» Extrait fourni:
____

« L'inquiétant oubli du monde » --- « Reconstruire notre politique étrangère »

samedi 17 mars 2012

La période actuelle, couvrant une campagne électorale de première importance, est tout à fait propice à mesurer combien nous sommes en plein dans le temps des confusions. Les programmes électoraux développés par les candidats, réputés adversaires, se superposent ; les candidats, succombant à la démagogie la plus puérile, annoncent des perspectives carrément irréalisables ou en parfaite contradiction avec ce qu’ils ont déjà fait ou défendu ; tout est effet de manche, les meetings relèvent du grand spectacle et le public subjugué applaudit. Qu’en sera-t-il de son vote ? Nous ne le saurons que le 22 avril au soir.
Dans Le Monde du 16 mars, Régis Debray, homme de gauche s’il en est, ancien conseiller de François Mitterrand pour les relations internationales, lance un appel presque poignant aux candidats de gauche qu’il somme de s’intéresser à la planète et pas seulement aux préoccupations individuelles, toutes naturelles au demeurant, des électeurs.
De son côté, Aymeric Chauprade, sur son site www.realpolitik.tv, dénonce l’absence d’une véritable politique étrangère de la part du président Sarkozy, dont la politique est menée à l’émotionnel et soumise aux emballements médiatiques. Si les explications des deux auteurs sont différentes, leur conclusion est la même : la France n’a plus de politique étrangère digne de ce nom, et ne se donne plus les moyens d’affirmer sa souveraineté.
Polémia soumet ces deux articles à ses lecteurs, car on y trouve un certain nombre de questions relevant de la politique étrangère qui concernent aussi bien l’électorat de gauche que celui de droite, si, toutefois, le clivage, dans un tel domaine et en ces temps de confusions, a encore une signification !

Polémia


1° « L'inquiétant oubli du monde »


« Agis en ton lieu, pense avec le monde », conseillait l'écrivain Edouard Glissant. Agis pour l'emploi et le pouvoir d'achat, n'oublie pas l'arène planétaire. Que le ring électoral fasse si peu cas du grand large laisse pantois. Voir, à gauche, la bourrée auvergnate remplacer L'Internationale donne à penser que la jeune garde montante ne voit rien à redire, sur le fond, à la politique étrangère du sortant. Atlantisme, européisme, ethnicisme et urgentisme caractérisent la diplomatie de nos défuntes années, d'une désastreuse banalité. Elle semble se fondre dans l'air du temps au point d'inhiber le vieux devoir d'examen au pays même de l'esprit critique.

____

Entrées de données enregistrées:
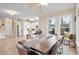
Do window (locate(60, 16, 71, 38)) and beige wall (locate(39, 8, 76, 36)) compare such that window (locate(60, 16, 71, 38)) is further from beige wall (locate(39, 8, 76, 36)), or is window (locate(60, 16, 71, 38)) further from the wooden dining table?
the wooden dining table

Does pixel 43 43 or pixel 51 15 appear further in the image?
pixel 43 43

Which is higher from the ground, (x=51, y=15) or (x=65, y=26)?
(x=51, y=15)

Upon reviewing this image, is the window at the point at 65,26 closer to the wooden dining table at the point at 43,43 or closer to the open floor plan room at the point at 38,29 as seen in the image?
the open floor plan room at the point at 38,29

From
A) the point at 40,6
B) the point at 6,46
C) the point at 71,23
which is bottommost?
the point at 6,46

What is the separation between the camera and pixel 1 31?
7.27ft

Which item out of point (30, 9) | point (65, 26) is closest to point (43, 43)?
point (65, 26)

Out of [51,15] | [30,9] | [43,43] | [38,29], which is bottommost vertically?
[43,43]

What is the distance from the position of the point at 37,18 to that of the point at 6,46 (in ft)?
2.54

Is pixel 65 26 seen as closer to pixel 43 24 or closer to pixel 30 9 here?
pixel 43 24

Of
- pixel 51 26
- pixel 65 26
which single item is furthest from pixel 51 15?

____

» Exercices à réaliser:
A. Reproduisez fidèlement le passage de l'extrait fourni situé entre « Dans Le Monde » et « demeurant, des électeurs. », bornes comprises.
B. Répondez brièvement à ces questions d'après l'extrait fourni :
(i) Quand saura-t-on ce qu'il en sera du vote du public ?
(ii) Dans quel journal, et à quelle date, Régis Debray lance-t-il son appel aux candidats de gauche ?
(iii) Sur quel site Aymeric Chauprade dénonce-t-il l'absence de politique étrangère ?
C. Relevez tous les termes qui, selon l'extrait fourni, caractérisent la diplomatie de nos défuntes années.

» Les réponses:
A.
Dans Le Monde du 16 mars, Régis Debray, homme de gauche s’il en est, ancien conseiller de François Mitterrand pour les relations internationales, lance un appel presque poignant aux candidats de gauche qu’il somme de s’intéresser à la planète et pas seulement aux préoccupations individuelles, toutes naturelles au demeurant, des électeurs.

B.
(i) Le 22 avril au soir.
(ii) Dans Le Monde du 16 mars.
(iii) Sur www.realpolitik.tv.

C. Atlantisme, européisme, ethnicisme, urgentisme.